Requirement -
Count the lines below that contain the string "crop" and give only that number.

Input material -
━━━
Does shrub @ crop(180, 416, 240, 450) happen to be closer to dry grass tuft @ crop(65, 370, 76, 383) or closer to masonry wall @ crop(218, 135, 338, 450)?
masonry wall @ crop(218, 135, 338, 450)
━━━
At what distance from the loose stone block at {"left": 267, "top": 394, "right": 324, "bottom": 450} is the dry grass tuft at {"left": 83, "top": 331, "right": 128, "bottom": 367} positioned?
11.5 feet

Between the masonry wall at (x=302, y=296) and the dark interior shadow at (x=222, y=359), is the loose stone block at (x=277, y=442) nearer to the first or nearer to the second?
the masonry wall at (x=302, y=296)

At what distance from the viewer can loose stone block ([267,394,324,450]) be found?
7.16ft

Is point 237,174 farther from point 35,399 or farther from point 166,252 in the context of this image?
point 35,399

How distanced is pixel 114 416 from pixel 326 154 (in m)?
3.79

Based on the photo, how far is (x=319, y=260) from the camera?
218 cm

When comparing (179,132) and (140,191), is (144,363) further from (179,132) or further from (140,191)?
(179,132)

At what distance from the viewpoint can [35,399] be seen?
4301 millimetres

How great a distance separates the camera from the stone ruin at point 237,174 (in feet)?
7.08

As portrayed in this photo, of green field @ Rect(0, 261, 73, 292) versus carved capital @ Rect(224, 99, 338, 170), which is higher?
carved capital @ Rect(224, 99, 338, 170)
━━━
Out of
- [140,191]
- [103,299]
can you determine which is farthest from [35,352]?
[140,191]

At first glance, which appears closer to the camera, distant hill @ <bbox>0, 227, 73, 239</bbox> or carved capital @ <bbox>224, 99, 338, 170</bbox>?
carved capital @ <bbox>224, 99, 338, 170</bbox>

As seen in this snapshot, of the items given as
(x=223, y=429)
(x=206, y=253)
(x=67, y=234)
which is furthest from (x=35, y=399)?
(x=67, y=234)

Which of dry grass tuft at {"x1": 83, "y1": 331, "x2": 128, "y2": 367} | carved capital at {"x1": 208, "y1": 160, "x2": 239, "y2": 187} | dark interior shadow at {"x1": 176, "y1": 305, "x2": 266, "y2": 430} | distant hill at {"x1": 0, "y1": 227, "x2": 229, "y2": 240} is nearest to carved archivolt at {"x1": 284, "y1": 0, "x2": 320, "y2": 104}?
━━━
Solution for this problem -
2